* ABOUT THIS EXERCISE *
Stopping at the line that holds "scientific name: Crocuta crocuta", repeat the lines below exactly, starting from the very first and including that final line.

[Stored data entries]
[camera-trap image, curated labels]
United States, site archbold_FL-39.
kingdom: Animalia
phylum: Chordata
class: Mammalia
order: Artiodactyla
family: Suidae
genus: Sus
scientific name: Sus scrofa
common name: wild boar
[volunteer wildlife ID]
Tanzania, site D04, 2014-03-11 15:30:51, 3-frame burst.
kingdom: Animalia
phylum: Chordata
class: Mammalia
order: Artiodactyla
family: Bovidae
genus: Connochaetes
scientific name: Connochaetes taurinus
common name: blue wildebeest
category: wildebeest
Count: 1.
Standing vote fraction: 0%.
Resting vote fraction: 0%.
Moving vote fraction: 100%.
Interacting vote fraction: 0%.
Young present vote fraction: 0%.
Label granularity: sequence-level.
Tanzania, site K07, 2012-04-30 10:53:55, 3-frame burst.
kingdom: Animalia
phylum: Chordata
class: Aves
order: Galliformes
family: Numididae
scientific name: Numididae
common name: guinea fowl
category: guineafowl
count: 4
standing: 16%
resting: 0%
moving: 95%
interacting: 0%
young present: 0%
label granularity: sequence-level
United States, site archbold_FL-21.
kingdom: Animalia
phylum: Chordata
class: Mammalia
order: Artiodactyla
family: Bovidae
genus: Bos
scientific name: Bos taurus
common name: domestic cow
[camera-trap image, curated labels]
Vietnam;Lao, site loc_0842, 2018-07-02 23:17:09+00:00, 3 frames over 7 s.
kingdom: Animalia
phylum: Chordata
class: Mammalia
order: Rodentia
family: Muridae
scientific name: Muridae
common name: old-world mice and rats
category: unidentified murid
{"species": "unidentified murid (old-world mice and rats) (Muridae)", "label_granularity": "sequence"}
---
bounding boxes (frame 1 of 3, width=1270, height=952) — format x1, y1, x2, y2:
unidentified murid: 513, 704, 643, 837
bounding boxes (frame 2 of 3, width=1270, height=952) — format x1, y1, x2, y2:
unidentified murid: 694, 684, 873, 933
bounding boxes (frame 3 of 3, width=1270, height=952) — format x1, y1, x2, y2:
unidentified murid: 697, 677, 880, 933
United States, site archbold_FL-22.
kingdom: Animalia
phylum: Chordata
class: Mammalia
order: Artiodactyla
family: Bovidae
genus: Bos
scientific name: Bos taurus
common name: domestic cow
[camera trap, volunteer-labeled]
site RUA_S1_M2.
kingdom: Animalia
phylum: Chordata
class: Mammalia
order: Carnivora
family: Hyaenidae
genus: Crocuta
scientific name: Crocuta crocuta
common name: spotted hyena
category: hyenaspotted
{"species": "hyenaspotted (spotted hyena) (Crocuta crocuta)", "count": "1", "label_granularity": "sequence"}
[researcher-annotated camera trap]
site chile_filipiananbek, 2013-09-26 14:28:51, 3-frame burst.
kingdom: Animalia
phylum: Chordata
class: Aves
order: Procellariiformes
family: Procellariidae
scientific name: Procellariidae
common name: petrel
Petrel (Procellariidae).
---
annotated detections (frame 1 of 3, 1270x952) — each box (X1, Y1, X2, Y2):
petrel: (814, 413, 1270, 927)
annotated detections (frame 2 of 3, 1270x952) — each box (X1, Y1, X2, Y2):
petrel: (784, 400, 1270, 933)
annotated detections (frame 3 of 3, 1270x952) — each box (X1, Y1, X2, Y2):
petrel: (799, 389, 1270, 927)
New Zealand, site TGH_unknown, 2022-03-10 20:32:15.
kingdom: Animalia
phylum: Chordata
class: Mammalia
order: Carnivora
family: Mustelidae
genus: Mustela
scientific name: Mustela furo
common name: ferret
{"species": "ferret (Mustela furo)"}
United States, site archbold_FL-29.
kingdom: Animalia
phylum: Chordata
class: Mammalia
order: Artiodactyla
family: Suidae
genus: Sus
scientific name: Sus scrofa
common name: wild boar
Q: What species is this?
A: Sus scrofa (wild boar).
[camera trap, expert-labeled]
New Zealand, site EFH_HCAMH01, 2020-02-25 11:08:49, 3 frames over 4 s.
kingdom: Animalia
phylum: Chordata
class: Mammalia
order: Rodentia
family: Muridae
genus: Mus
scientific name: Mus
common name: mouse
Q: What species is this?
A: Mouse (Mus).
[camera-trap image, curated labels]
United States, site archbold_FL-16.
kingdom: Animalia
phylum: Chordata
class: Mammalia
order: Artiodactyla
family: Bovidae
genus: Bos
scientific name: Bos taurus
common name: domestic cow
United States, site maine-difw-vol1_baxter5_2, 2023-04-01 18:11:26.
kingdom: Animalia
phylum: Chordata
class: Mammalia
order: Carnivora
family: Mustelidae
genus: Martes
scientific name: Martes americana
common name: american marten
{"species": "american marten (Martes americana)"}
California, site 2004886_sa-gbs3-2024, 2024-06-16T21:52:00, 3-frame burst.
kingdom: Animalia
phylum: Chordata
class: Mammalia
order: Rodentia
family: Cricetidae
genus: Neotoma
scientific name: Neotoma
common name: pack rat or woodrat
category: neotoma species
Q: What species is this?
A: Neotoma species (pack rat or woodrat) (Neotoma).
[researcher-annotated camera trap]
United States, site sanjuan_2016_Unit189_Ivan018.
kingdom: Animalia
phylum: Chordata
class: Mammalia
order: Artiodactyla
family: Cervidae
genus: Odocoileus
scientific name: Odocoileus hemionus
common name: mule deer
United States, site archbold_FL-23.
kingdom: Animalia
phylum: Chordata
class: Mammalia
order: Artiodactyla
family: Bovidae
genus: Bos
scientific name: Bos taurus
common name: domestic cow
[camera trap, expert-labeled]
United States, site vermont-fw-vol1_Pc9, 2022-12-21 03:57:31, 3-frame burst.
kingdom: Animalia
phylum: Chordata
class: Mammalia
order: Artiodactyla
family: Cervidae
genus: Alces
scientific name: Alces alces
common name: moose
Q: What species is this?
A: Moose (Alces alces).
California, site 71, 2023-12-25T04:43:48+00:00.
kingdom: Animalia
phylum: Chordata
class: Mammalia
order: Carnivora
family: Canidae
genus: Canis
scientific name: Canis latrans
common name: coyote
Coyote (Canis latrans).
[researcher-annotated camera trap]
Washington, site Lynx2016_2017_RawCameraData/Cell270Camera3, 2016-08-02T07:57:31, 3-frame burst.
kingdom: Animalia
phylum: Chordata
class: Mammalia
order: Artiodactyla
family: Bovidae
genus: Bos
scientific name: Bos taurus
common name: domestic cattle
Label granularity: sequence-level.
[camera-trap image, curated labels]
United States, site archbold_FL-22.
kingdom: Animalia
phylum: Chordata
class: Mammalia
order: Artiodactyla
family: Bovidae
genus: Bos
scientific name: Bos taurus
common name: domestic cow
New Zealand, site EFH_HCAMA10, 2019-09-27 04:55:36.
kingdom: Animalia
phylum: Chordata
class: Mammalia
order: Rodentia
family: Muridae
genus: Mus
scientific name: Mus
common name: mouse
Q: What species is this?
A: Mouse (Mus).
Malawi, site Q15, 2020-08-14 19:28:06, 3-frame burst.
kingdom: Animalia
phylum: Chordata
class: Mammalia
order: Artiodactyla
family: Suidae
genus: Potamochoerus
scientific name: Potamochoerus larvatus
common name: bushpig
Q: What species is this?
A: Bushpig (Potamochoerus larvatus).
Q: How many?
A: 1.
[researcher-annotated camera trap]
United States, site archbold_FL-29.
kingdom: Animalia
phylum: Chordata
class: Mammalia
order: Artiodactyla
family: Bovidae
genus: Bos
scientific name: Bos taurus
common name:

* YOUR SOLUTION *
[camera-trap image, curated labels]
United States, site archbold_FL-39.
kingdom: Animalia
phylum: Chordata
class: Mammalia
order: Artiodactyla
family: Suidae
genus: Sus
scientific name: Sus scrofa
common name: wild boar
[volunteer wildlife ID]
Tanzania, site D04, 2014-03-11 15:30:51, 3-frame burst.
kingdom: Animalia
phylum: Chordata
class: Mammalia
order: Artiodactyla
family: Bovidae
genus: Connochaetes
scientific name: Connochaetes taurinus
common name: blue wildebeest
category: wildebeest
Count: 1.
Standing vote fraction: 0%.
Resting vote fraction: 0%.
Moving vote fraction: 100%.
Interacting vote fraction: 0%.
Young present vote fraction: 0%.
Label granularity: sequence-level.
Tanzania, site K07, 2012-04-30 10:53:55, 3-frame burst.
kingdom: Animalia
phylum: Chordata
class: Aves
order: Galliformes
family: Numididae
scientific name: Numididae
common name: guinea fowl
category: guineafowl
count: 4
standing: 16%
resting: 0%
moving: 95%
interacting: 0%
young present: 0%
label granularity: sequence-level
United States, site archbold_FL-21.
kingdom: Animalia
phylum: Chordata
class: Mammalia
order: Artiodactyla
family: Bovidae
genus: Bos
scientific name: Bos taurus
common name: domestic cow
[camera-trap image, curated labels]
Vietnam;Lao, site loc_0842, 2018-07-02 23:17:09+00:00, 3 frames over 7 s.
kingdom: Animalia
phylum: Chordata
class: Mammalia
order: Rodentia
family: Muridae
scientific name: Muridae
common name: old-world mice and rats
category: unidentified murid
{"species": "unidentified murid (old-world mice and rats) (Muridae)", "label_granularity": "sequence"}
---
bounding boxes (frame 1 of 3, width=1270, height=952) — format x1, y1, x2, y2:
unidentified murid: 513, 704, 643, 837
bounding boxes (frame 2 of 3, width=1270, height=952) — format x1, y1, x2, y2:
unidentified murid: 694, 684, 873, 933
bounding boxes (frame 3 of 3, width=1270, height=952) — format x1, y1, x2, y2:
unidentified murid: 697, 677, 880, 933
United States, site archbold_FL-22.
kingdom: Animalia
phylum: Chordata
class: Mammalia
order: Artiodactyla
family: Bovidae
genus: Bos
scientific name: Bos taurus
common name: domestic cow
[camera trap, volunteer-labeled]
site RUA_S1_M2.
kingdom: Animalia
phylum: Chordata
class: Mammalia
order: Carnivora
family: Hyaenidae
genus: Crocuta
scientific name: Crocuta crocuta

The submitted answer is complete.